» **DOCUMENT SECTION**:
━━━
At a recent work meeting, one topic of discussion was the shortage of exam rooms for residents in the former city hospital where I practice. Should residents clean the rooms between patients to improve patient flow? Most of my colleagues were opposed to this idea. Wouldn’t it be yet another deterrent for residents contemplating primary care?
Later that morning, I had my annual physical with the primary care doctor I’ve been seeing since my own residency. Her urban office had been flooded over the holidays by a burst pipe, so she was seeing patients in a temporary location, in a tony suburb west of Boston. I drove into the office park and noticed a Morgan Stanley building. I stopped to let two young men, who looked like walking clichés of financiers-in-the-making, cross. One of them turned toward me and smirked. What did that mean? I wondered. I pulled into an open parking space and entered the building that was temporarily housing my PCP’s practice.
While it wasn’t a concierge practice, it gave every appearance of one: classical music was playing, the waiting room’s large windows faced the woods, artwork hung on the walls. I was placed in exam room 35 (35!). My doctor entered and explained that a large academic health system had lured 10 PCPs away from another large academic health system and set them up in this fancy office. As she used a foot pedal to raise the exam table, she marveled at the upscale furnishings. “Yeah,” I said, “we have these in my office, but they’re mostly broken.”
━━━
» **DATA UNDER STUDY**:
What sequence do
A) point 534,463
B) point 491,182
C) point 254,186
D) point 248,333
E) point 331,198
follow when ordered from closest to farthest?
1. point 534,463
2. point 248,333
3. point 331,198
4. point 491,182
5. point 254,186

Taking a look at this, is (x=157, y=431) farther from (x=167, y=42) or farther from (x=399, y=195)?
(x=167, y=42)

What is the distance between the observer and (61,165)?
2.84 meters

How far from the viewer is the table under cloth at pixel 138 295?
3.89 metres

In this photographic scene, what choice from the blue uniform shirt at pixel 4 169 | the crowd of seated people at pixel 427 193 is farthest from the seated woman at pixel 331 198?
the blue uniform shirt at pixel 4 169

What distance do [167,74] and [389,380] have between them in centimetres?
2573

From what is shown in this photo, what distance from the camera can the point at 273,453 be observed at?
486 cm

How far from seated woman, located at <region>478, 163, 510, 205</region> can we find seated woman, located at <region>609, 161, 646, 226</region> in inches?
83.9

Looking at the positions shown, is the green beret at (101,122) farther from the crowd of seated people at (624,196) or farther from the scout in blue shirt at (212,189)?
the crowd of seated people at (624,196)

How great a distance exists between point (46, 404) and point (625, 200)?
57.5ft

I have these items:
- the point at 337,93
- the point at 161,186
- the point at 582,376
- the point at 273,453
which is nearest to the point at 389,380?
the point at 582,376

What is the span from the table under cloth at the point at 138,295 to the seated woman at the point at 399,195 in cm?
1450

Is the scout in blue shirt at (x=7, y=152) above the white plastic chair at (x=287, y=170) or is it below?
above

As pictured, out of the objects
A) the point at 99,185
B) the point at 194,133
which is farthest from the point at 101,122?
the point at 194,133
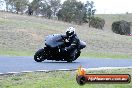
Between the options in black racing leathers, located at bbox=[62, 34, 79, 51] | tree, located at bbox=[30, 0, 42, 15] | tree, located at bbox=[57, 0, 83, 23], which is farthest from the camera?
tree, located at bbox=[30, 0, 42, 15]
━━━
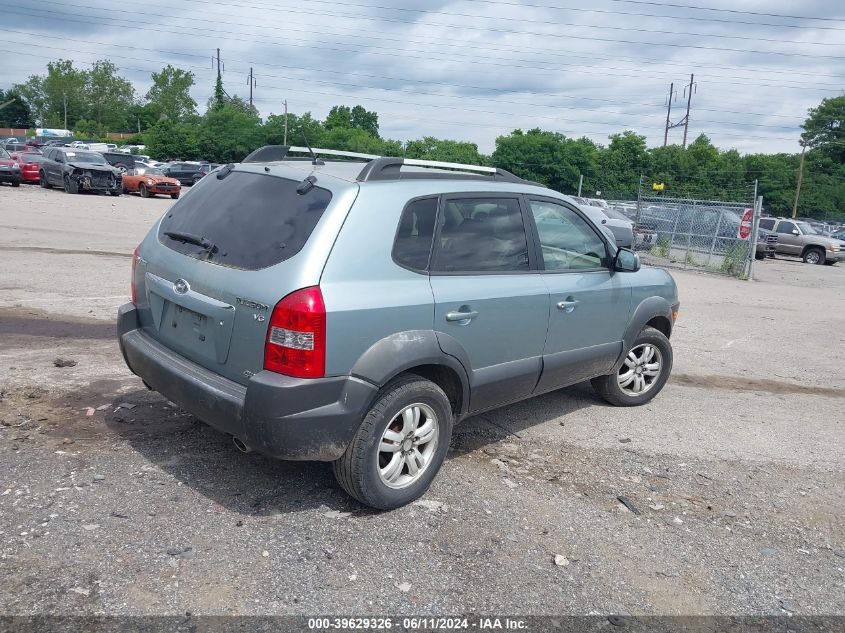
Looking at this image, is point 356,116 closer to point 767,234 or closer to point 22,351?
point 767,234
━━━
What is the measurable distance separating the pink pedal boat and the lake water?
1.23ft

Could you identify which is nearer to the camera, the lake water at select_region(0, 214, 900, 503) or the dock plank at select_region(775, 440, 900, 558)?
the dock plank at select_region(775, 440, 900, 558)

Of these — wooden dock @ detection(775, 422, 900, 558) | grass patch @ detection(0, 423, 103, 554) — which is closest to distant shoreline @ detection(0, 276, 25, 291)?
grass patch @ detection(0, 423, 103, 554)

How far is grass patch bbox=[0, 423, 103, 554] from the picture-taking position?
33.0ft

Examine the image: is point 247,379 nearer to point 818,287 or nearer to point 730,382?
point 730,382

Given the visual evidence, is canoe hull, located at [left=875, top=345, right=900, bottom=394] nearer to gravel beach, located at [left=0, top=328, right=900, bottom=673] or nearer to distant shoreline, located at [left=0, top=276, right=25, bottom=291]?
━━━
» **WHAT YOU WILL DO**:
(A) In the primary care essay, what number was the exam room where the narrator was placed?
(B) Carry on the primary care essay from its final line.

» **TASK RESULTS**:
(A) Room 35.

(B)
It was an unusual visit. I wrote down the name of the resort in the Dominican Republic where my PCP goes every year; she claimed she ate fresh fruit and vegetables and never once got sick. I resisted her suggestion to get a bone mineral density test (I’m not yet 65, and the U.S. Preventive Services Task Force doesn’t recommend it until then). Both of us primary care doctors, we “agreed to disagree.”
On my way out, I noticed a basket full of navy-blue umbrellas in perfect condition, imprinted with the Morgan Stanley logo. For a second I was tempted to borrow one—but didn’t. A concierge was watching.
I drove into Boston on the Mass Pike, back to the city’s so-called “Mass and Cass” area—also known as an “open air drug market”—where my primary care practice is located. I felt as if I’d just visited a wealthy friend’s lavish country house and was now returning to my modest urban apartment.